DataFrames

Laktory currently supports Spark (default) and Polars libraries for reading, transforming and writing data. While both can be used for local and remote cluster computations, Polars is generally better suited for smaller workloads while Spark is ideal for very large datasets. A hands-on comparison of both libraries (and Pandas) is available here.

pulumi

Apache Spark excels in distributed data processing, making it ideal for massive datasets spread across a cluster of machines. Its lazy execution model allows for complex query optimization and efficient resource management. Spark's ability to handle large-scale data processing with fault tolerance and scalability makes it the go-to choice for big data environments, though it requires more setup, overhead and resources compared to Pandas and Polars.

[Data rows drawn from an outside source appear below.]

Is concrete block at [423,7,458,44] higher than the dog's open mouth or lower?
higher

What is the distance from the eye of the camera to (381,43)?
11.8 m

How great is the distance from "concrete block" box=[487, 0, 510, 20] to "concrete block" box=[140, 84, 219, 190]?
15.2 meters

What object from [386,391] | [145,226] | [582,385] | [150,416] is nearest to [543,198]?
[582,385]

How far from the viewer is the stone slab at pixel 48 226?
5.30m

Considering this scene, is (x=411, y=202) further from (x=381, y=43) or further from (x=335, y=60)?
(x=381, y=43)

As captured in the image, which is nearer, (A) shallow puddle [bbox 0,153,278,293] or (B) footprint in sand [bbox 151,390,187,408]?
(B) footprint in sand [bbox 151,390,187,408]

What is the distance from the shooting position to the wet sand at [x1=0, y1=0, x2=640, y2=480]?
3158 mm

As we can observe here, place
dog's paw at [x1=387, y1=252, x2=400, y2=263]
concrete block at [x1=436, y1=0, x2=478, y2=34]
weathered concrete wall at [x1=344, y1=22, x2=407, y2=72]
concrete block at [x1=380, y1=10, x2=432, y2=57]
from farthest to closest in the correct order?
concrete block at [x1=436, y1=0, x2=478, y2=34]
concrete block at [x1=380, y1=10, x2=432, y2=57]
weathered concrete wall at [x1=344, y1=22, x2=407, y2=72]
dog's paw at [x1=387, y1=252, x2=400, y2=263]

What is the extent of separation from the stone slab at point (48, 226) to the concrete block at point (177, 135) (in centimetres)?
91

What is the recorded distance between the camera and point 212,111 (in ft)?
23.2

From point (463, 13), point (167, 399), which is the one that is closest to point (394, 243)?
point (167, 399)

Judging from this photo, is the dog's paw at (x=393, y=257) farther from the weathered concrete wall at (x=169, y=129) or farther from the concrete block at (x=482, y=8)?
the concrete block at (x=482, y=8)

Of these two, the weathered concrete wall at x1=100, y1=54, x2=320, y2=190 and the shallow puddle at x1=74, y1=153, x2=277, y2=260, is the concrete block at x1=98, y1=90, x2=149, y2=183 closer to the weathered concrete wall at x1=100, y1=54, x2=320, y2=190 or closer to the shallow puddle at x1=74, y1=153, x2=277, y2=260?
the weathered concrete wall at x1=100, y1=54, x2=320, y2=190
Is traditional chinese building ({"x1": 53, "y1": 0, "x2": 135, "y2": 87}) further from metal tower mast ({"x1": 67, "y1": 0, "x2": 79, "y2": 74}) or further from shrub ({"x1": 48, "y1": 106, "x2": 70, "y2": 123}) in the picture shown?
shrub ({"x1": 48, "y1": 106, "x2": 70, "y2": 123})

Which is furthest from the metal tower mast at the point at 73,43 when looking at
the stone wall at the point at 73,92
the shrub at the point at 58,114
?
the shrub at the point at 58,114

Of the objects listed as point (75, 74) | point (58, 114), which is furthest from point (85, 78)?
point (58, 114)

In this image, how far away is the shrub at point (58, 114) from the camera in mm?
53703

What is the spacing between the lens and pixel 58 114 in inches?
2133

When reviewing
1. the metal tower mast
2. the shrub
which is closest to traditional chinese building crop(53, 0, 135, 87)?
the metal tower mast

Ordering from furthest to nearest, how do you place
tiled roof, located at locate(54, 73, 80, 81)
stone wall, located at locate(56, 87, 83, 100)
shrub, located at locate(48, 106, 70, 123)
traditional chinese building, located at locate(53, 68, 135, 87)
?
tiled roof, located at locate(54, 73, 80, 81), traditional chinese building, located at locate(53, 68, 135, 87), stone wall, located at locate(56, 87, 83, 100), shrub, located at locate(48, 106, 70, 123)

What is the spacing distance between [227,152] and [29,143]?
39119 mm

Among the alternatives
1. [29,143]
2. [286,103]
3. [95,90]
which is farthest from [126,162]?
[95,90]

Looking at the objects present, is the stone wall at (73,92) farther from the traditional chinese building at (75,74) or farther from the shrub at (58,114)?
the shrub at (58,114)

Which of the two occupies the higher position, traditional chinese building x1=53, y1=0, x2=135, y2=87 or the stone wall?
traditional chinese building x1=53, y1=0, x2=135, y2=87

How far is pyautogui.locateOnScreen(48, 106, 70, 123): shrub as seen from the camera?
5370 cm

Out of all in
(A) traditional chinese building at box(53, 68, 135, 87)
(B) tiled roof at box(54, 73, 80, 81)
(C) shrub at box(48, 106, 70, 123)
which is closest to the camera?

It's the ideal option for a running Laktory pipelines on a cloud-based spark-enabled cluster.

pulumi

Polars is built for speed and efficiency, utilizing Rust's performance capabilities and supporting multi-threaded execution. With its lazy execution model, Polars can optimize the entire workflow, making it highly efficient for complex operations on larger datasets. It outperforms Pandas significantly in terms of speed and memory usage, especially when handling larger-than-memory data.

It's the ideal option for a running Laktory pipelines locally with a python-only installation. However, some features are not currently supported when using Polars:

  • Reading/writing to datawarehouse tables
  • Streaming operations